El 12 de octubre va a ser un día de trabajo normal. Para ”producir” más y mejor, como quieren. Los robots no se pueden desconectar, la riqueza (de unos pocos) debe crecer sin cesar…
El Almirante descansa en algún lugar, nadie sabe bien dónde. Mejor que no le encuentren, porque cuando lo hagan van a vender las entradas al lugar, los pasajes con estadía, las postales. El negocio. La riqueza (de unos pocos) debe crecer sin cesar…
Atrás quedaron sus hazañas, sus virtudes, los años de oscuridad, la gloria, y la dolorosa caída.
Ya se olvidaron las hazañas de los descubridores, el valor de los navegantes, la epopeya de las carabelas creando nuevas Españas más allá (acá) de los mares. Hoy sólo cuenta el dinero, el oro, la plata. El interés. Es que la riqueza (de unos pocos) debe crecer sin cesar.
Este viernes nadie recordará al Almirante. Las virtudes caballerescas están de más en un mundo que adora al becerro de oro, que sacrifica toda su vida vagando por el desierto.
El capital se multiplica y los robots no se pueden desconectar.
El 12 de octubre es un día de trabajo normal. Nada puede interferir en la titánica obra del Último Hombre: multiplicar el capital. Como un Emboscado, rendiré un secreto homenaje al Almirante Cristóbal Colón, el ensanchador de mundos. Con cuidado y prudencia, no me vaya a sorprender el sabueso mecánico y me lleve al Circo Máximo por no postrarme ante el nuevo dios de los judíos. Porque, como sea, la riqueza (de unos pocos) debe crecer sin cesar…

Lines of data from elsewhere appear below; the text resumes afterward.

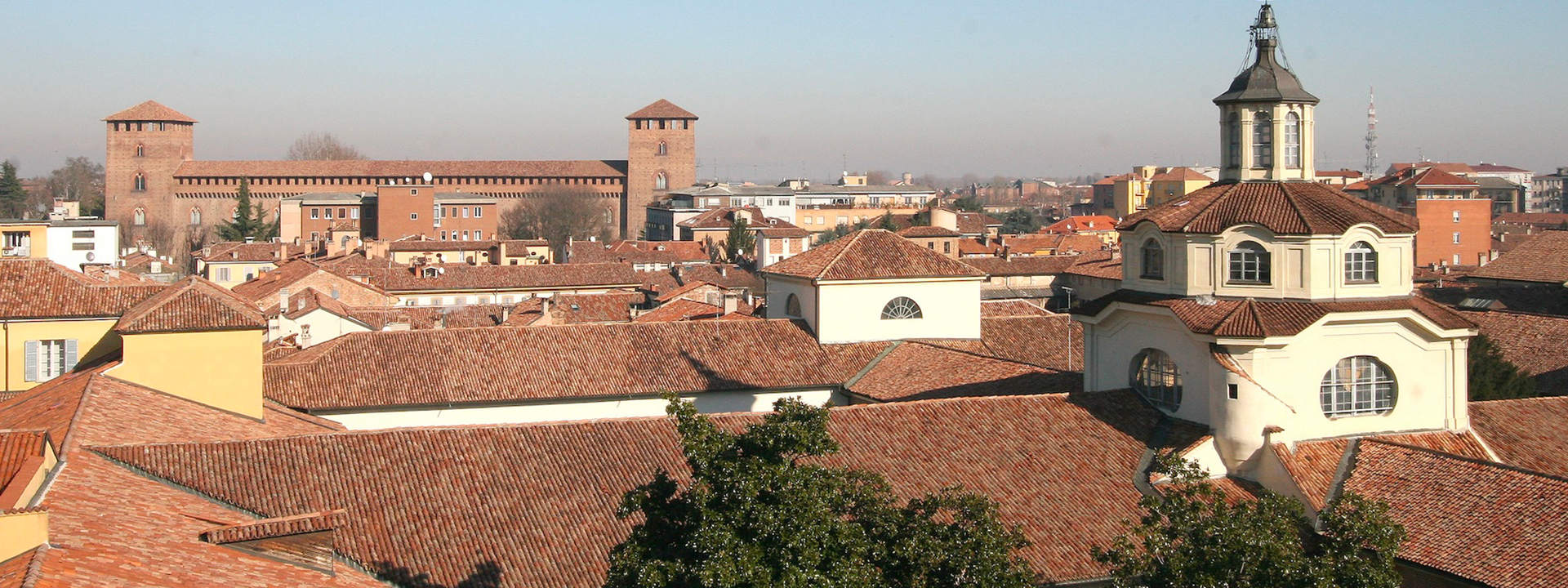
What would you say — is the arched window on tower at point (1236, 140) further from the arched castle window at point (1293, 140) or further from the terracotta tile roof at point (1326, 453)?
the terracotta tile roof at point (1326, 453)

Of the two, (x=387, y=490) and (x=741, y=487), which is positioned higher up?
(x=741, y=487)

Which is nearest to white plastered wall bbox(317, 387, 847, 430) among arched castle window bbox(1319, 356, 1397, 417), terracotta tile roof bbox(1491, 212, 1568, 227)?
arched castle window bbox(1319, 356, 1397, 417)

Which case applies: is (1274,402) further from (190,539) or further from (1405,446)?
(190,539)

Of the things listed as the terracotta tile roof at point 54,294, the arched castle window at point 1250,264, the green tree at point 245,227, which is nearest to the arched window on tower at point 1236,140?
the arched castle window at point 1250,264

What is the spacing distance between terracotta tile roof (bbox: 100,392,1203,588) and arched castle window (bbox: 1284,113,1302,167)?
3.46 meters

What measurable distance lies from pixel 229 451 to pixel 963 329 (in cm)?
1378

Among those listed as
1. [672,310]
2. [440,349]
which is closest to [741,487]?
[440,349]

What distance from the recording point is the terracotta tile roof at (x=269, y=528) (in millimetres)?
11539

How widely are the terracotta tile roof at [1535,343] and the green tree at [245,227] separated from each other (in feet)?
246

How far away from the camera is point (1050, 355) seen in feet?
79.4

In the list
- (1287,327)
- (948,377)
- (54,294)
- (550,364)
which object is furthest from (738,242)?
(1287,327)

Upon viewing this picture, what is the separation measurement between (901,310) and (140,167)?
93145mm

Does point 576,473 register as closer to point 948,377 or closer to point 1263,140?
point 948,377

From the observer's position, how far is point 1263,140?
695 inches
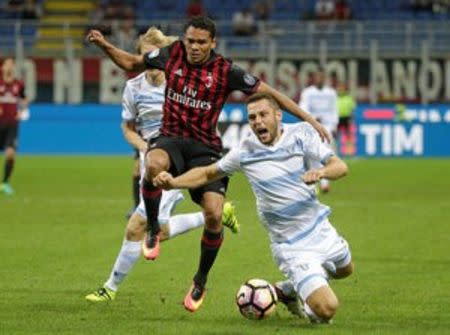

¡No exageres!, me dicen. El lunes es feriado y se puede descansar. Sí, es feriado y se puede descansar. Descansar histéricamente, en un día libre que ya no recuerda nada, dándose vueltas, sin saber qué hacer con esas tediosas y horribles horas muertas entre dos jornadas de trabajo, las únicas que hoy dan sentido. La peor tortura del Último Hombre, un feriado sin trabajo. Un día completo donde nos asaltarán recuerdos y preguntas, donde la imaginación, esa vieja loca de la casa, nos llevará a situaciones embarazosas. Un día entero que nos hará evidente el vacío y el sin sentido. Pero no importa, todo está pensado. El capital no duerme ni en días feriados. La ganancia, el negocio trabaja día y noche. Ya podremos comprar un poco de entretención: el hombre no sólo es producir, me dicen, también es consumir. Y es libre para elegir, añaden con una gran sonrisa en los labios. Esta es la trilogía que les basta, la estructura que sostiene todo su pobre y estrecho mundo. Es cierto, todavía tiene la libertad de consumir y producir, o producir y consumir. El capital y la libertad son los dos cuernos del becerro.
Los robots pueden estar tranquilos, el mall estará abierto, y la televisión no cesará de lanzar sus consignas, sus órdenes durante todo el día.
Fuera los héroes, fuera los mártires, fuera el fanatismo y la intolerancia. Fuera las barreras que impiden el entendimiento universal… y el libre fluir de los capitales internacionales. Porque ya lo saben, la riqueza debe crecer sin cesar. La riqueza de unos pocos, claro está.